* _Task description_: In the article on housemen positions, how often does MOH recruit medical graduates?

* _Passage to read_:
%%

MOH Reveals Only 62% Of Housemen Positions Filled

The ministry attributes the 4,652 unfilled positions to housemen completing their training, resignations, or terminations. MOH records show that all past housemen training slots were filled.

KUALA LUMPUR, Feb 16 — Only 62 per cent (7,576) of 12,228 housemen positions have been filled, according to Ministry of Health (MOH) data, as government hospitals across the country continue to struggle to recruit and retain enough health care workers.

Health Minister Dr Zaliha Mustafa, in a written response in Parliament yesterday, said that the 4,652 unfilled positions were a result of housemen completing their training, resigning from their posts, or termination. 

Official MOH records show that all past housemen training slots were filled due to the steady annual increase in the number of medical graduates. However, in 2022, the figure fell by 57 per cent to 4,875 medical graduates compared to 8,511 medical graduates in 2019.

“This is due to the deferral of studies by medical students who could not complete their studies in the allocated time,” Dr Zaliha said in response to Wangsa Maju MP Zahir Hassan’s question on the matter.

Dr Zaliha explained that MOH recruits graduates six times a year — once every two months — with a projected intake of 4,000 medical students a year. 

All medical graduates who have registered with the Malaysian Medical Council (MMC) and have passed the Public Services Commission of Malaysia (PSC) screening will immediately be appointed to a hospital for training without having to undergo an interview.

“To fill the empty training slots, as many as 1,764 medical graduates who have passed the PSC screening will be offered graduate placement training in the first and second quarter of 2023. 

“The MOH projects an increase in the intake of housemen in the next cohort based on the 1,954 medical graduates who were granted their housemen application reference number letter by the MMC. 

“The medical graduate intake is further subject to the application through the SPA9 system (PSC’s Employment Registration System) and screening by the PSC,” the health minister said. 

Separately, Dr Zaliha said an external company appointed by MOH via the Hospital Support Services (HSS) contract system is in charge of maintaining public hospitals.

The evaluation of services is conducted based on the indicators stipulated in the contract. 

“To ensure that the level of maintenance at MOH’s hospitals is at its best, continuous monitoring is always carried out by the ministry on the services provided by the company.

“If there is a weakness in the services provided by the company, a warning letter, follow-up discussion, and proposed solutions to improve the level of service in the hospital or institution involved will be issued or carried out to ensure that the operations in the hospital or institution are not affected,” Dr Zaliha said.

%%

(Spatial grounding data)
%%

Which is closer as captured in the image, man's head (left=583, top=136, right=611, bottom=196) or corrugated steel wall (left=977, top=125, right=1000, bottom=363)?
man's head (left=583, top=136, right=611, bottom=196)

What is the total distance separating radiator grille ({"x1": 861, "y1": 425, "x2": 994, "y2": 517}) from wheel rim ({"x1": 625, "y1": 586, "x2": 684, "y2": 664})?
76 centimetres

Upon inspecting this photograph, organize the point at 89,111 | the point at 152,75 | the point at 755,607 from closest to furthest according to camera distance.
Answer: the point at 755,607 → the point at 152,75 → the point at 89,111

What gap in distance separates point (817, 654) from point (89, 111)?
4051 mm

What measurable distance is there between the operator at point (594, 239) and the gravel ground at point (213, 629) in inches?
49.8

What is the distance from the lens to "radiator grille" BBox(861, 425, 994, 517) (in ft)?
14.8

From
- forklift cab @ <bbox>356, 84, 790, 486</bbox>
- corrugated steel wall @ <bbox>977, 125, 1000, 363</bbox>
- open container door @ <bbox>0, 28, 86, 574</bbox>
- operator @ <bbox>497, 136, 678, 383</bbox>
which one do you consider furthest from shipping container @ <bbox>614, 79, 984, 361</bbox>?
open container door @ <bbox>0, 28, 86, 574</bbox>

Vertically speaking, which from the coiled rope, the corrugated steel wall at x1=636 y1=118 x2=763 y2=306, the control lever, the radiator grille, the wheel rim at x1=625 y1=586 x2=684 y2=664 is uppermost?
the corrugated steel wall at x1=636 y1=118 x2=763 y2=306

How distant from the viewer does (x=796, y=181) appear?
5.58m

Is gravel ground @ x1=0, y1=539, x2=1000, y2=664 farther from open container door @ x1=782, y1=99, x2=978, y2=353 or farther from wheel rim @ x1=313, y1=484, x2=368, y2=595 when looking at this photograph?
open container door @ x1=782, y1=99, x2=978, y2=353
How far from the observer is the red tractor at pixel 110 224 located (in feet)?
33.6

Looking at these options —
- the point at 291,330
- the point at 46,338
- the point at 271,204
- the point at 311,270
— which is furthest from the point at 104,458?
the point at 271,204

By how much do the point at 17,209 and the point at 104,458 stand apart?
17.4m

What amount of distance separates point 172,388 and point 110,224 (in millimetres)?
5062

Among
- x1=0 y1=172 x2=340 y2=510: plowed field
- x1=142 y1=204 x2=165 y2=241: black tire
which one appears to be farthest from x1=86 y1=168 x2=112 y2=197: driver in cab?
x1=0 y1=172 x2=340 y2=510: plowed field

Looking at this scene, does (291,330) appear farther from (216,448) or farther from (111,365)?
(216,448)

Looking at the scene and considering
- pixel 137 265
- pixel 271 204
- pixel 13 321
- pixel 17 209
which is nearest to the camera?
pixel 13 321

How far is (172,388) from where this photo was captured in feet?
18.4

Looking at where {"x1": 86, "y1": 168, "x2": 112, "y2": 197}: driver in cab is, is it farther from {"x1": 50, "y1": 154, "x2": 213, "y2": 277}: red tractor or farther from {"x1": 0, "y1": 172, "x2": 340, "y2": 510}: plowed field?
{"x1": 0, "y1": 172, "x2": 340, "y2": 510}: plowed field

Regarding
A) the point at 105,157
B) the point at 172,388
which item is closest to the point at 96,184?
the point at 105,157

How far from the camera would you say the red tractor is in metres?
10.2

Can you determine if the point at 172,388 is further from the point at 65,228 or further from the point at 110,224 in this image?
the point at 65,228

%%

* _Finished exercise_: Six times a year, once every two months.